Lung Cancer Symptoms in Women Over 50
Lung Cancer Symptoms in Women Over 50 Did you know that the symptoms of lung cancer are often different in women than in men? However, it is not just the symptoms that differ. Many aspects of lung cancer, from the most common types of disease to survival, differ between the sexes. Let’s look at the ways that lung cancer is unique in women, and what you need to know to make sure you get the best medical care possible.
In women, lung cancer differs in many ways from lung cancer in men. However, despite the obvious differences in our outlook, we tend to bring men and women together when we talk about the disease. This is unfortunate because the reasons, the response to various treatments, the survival rate, and the most common symptoms are different. What are some facts about lung cancer in women?
Lung cancer is the leading cause of cancer death in women and kills more women every year than breast cancer, uterine cancer, and combined ovarian cancer. While smoking is the number one cause, 20 percent of women who develop lung cancer have never smoked. In addition, smokers have more lung cancer than smokers for smokers and smokers.
When considered as “male disease”, lung cancer is no longer discriminatory. In 2017, 116.990 men and 105.510 women will be diagnosed with the disease.

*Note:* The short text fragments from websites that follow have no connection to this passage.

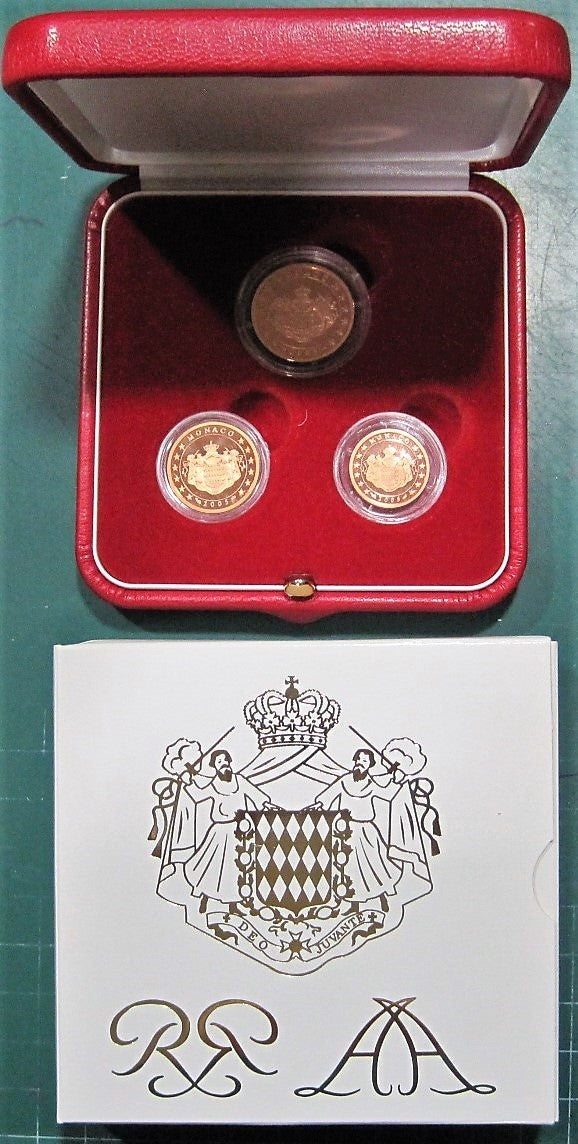 Mónaco - 2005 - Monedas Euros en cartera oficial - PROOF - Estuche 2005 (3 monedas)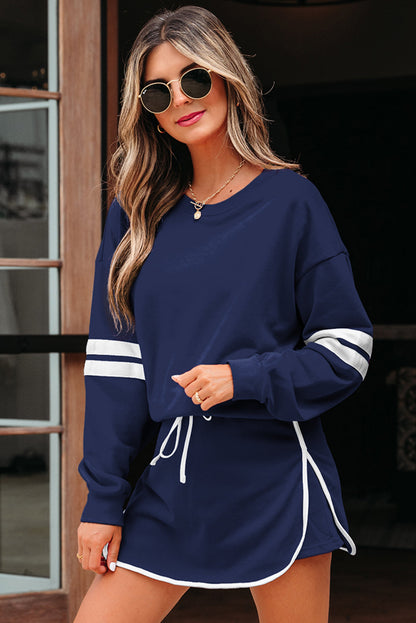 Sophia Varsity Sportwear Casual 2 Piece Skirt Outfit Set  DAME BOHEME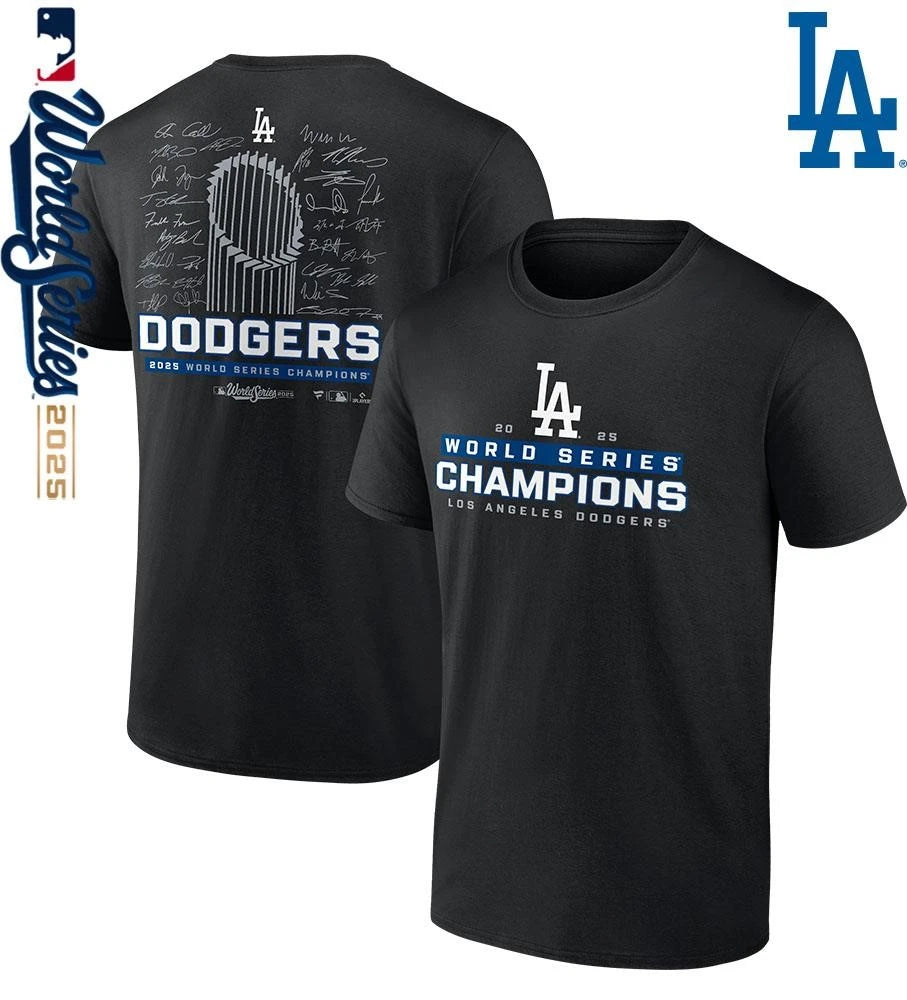 Los Angeles Dodgers 2025 World Series Champions Signature Roster T-Shirt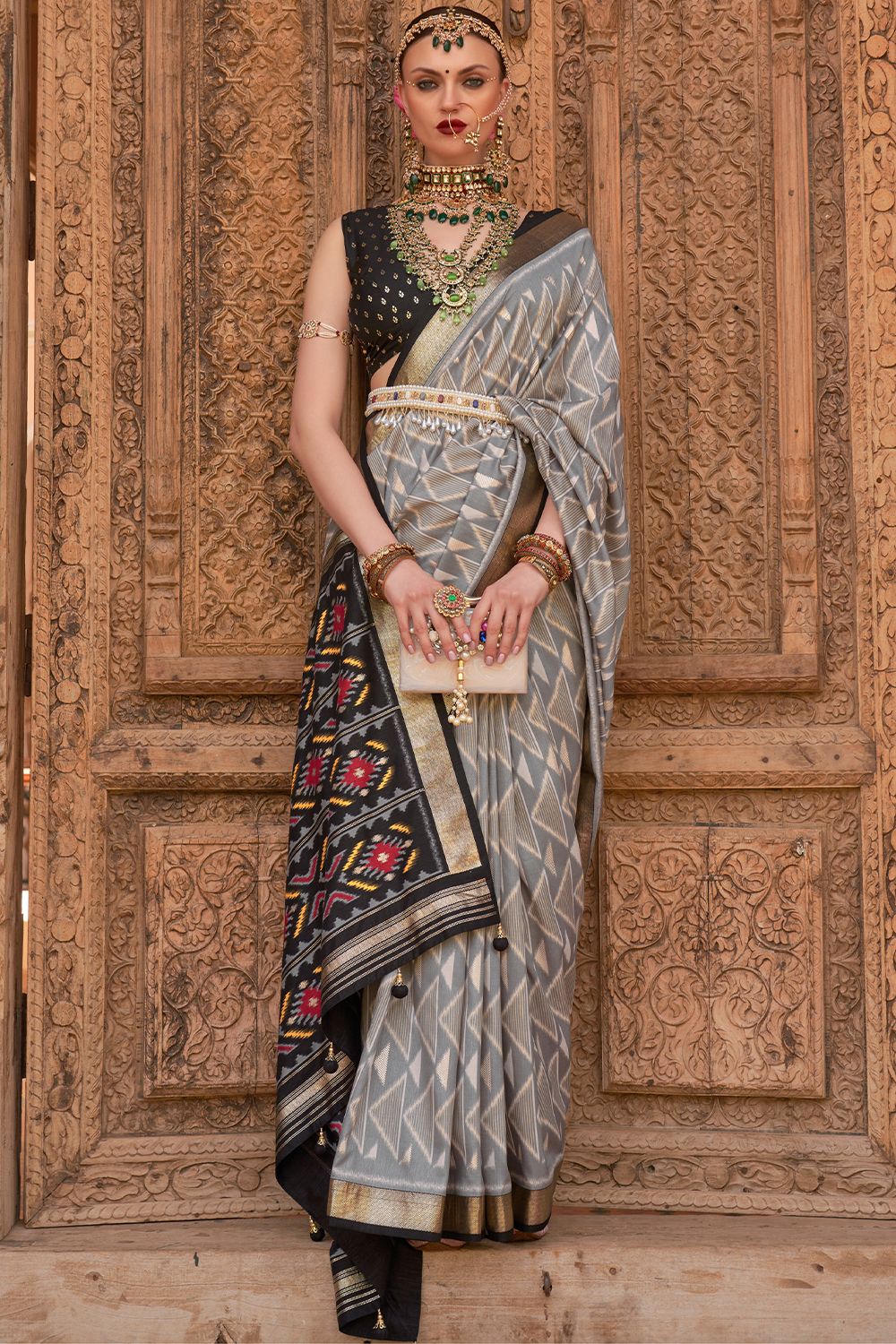 Grey Printed Broad Border Silk Saree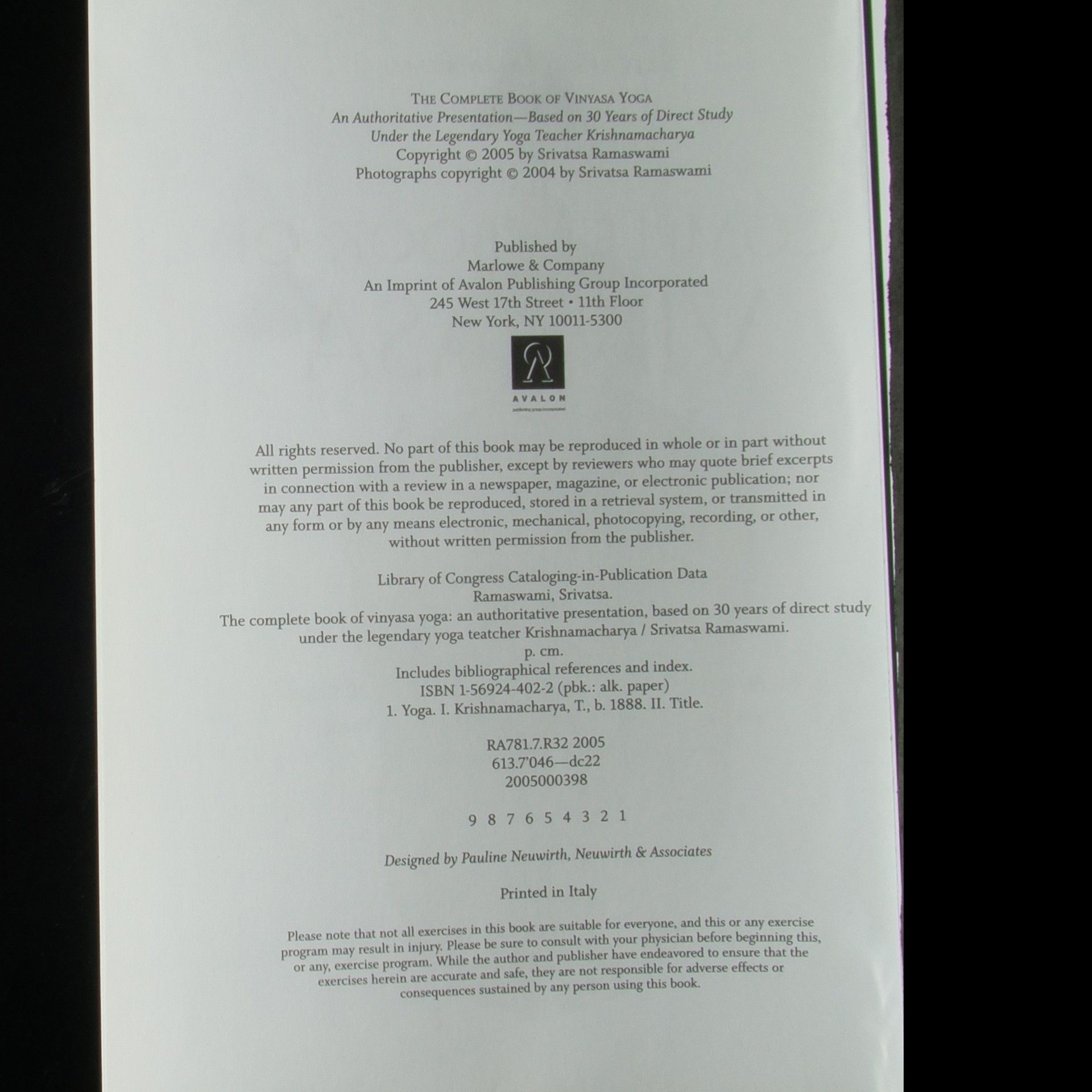 Srivatsa Ramaswami The Complete Book of Vinyasa Yoga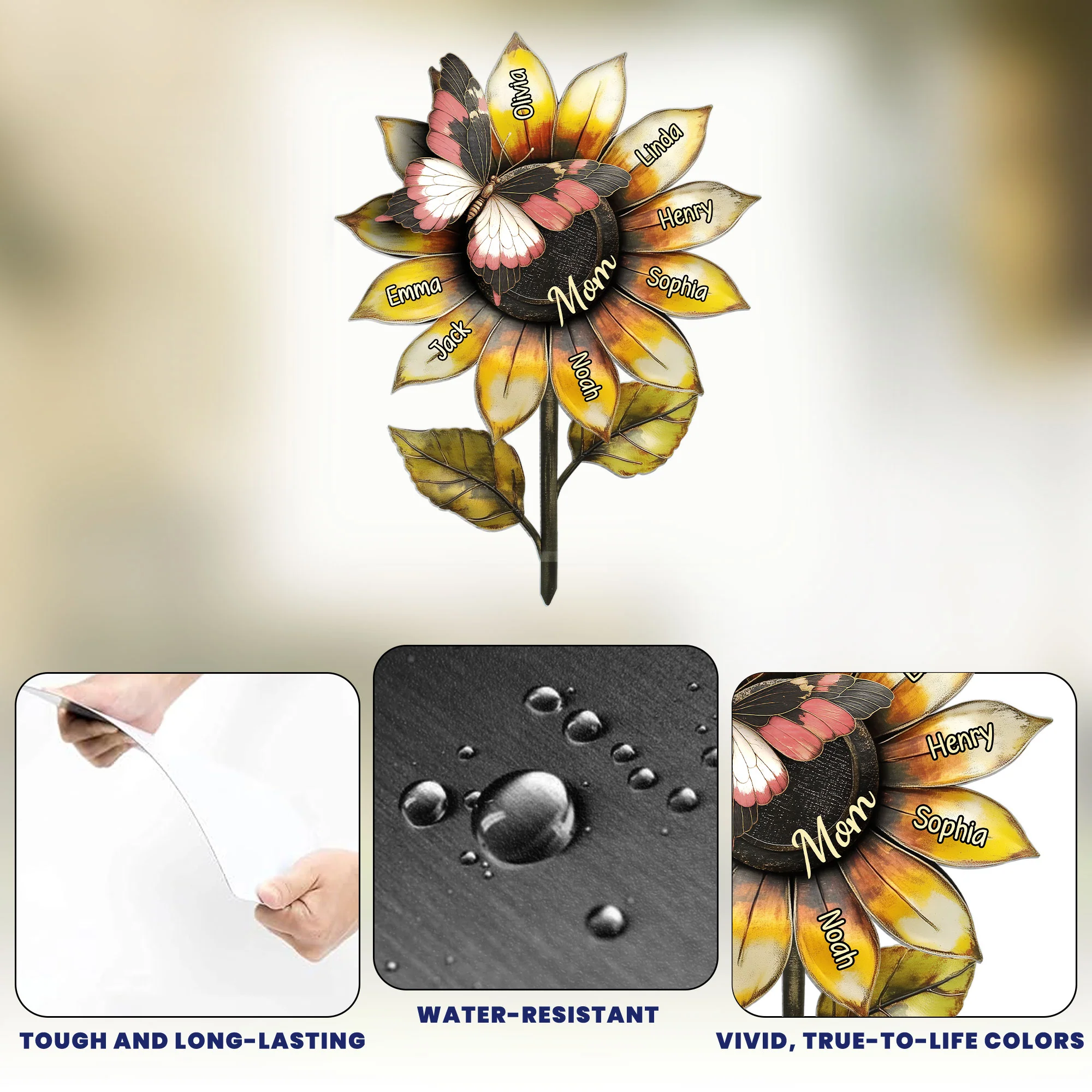 Grandma's Beautiful Sunflower Mom Mimi - Personalized Metal Garden Stake - Image 6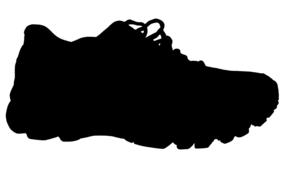 Black silhouette of a sports shoe, at white background, on clipart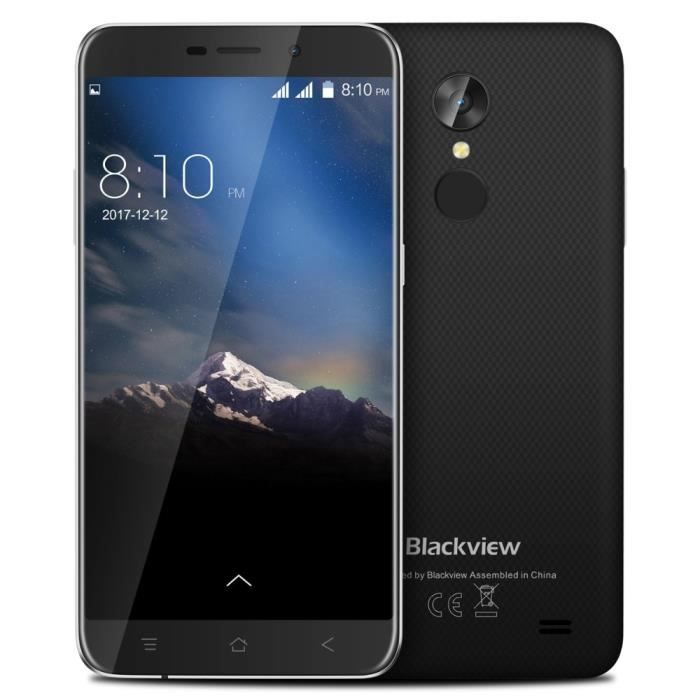 Smartphones Blackview A10 16Go Pas Cher 5.0pouces 2.5D HD Ecran Android 7.0 Empreinte Digitale 5MP Appareil 2800mAh Batterie - Noir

Lung cancer occurs in men at a slightly younger age in women, and about half of lung cancer occurs in women in young adults. Although the cause is not known (although not explained by smoking), a study conducted in 2018 surprised many things that the rate of catching lung cancer in young men was higher than that of young women and could not be explained by this difference. smoking behavior. Its incidence is only recently higher (data from 1995 to 1999). The statistics that examined the gender-based incidence from 2010 to 2014 revealed that women accounted for more than 50 percent of lung cancer cases in women aged 30-34, 35-39, 40-44 and 45-49 years.
Women against men: Lung cancer types usually vary between women and men. There are two types of primary lung cancer:
- Non-small cell lung cancer, approximately 80 percent of lung cancer
- Small cell lung cancer representing 15 to 20 percent of lung cancers.
Non-small cell lung cancers are the most common type of lung cancer in women. Small cell lung cancers are more common in men, but a man is more likely to develop small cell lung cancer than a woman.
Small cell lung cancers tend to spread more easily, and this may explain some differences in prognosis between genders. There are three subtypes of non-small cell lung cancer and these also differ between genders. These include:
- Pulmonary adenocarcinoma responsible for approximately 50% of these cancers
- Pulmonary squamous carcinoma of approximately 30 percent of non-small cell lung cancers.
- Large cell lung cancer constituting about 10 percent of these cells.
(The numbers here do not add up to 100 percent, as some tumors have more than one type of lung cancer.)
Pulmonary adenocarcinoma is the most common type of lung cancer in women and is also the type of lung cancer that is less associated with smoking. Men are more likely to develop squamous cell lung cancer than women.
BAC (Bronchoalveolar carcinoma), a re-classified condition of pulmonary adenocarcinoma, is a rare type of lung cancer that is more common in women. For unknown reasons, the incidence of BAC (now classified as pulmonary adenocarcinoma) is increasing worldwide, particularly among young and non-smoking women.
These differences in the types of lung cancer between women and men may explain some of the most common symptoms in men and women.
Less common symptoms: As mentioned above, the most common types of lung cancer in males tend to grow near central airlines. These tumors tend to cause symptoms earlier in the course of the disease, with symptoms related to the presence of the tumor near the airways. As such, cough up blood, an obstruction that leads to a collapsed lung (atelectasis), and cough can be seen earlier in lung cancers found in men who would be in women.
Another group of symptoms that are occasionally seen with lung cancer is something called paraneoplastic syndrome. A paraneoplastic syndrome is a group of symptoms caused by hormone-like substances secreted by tumors and is most often seen with small cell lung cancers, squamous cell lung cancers, and cell carcinomas Large, cancers that are most often found in men.
Lung Cancer Symptoms in Women Over 50
Paraneoplastic symptoms may include a high level of calcium in the blood (hypercalcemia), a low level of sodium, weakness in the upper limbs, loss of coordination, and muscle cramps among other symptoms.
Treatment options: The treatments you and your doctor choose, often include a combination of therapies. To understand how they are used, it can help define the purpose of these different treatments.
- Local treatments-local treatments are designed to eliminate cancer cells at the source, locally, and include surgery and radiotherapy.
- Systemic treatments-systemic treatments are designed to treat cancer cells in any part of the body, not just in the lungs. This is important if cancer has spread beyond the lungs or if there is a possibility that at least a few cells have traveled beyond the lungs. Systemic treatments include chemotherapy, targeted therapies, and immunotherapy.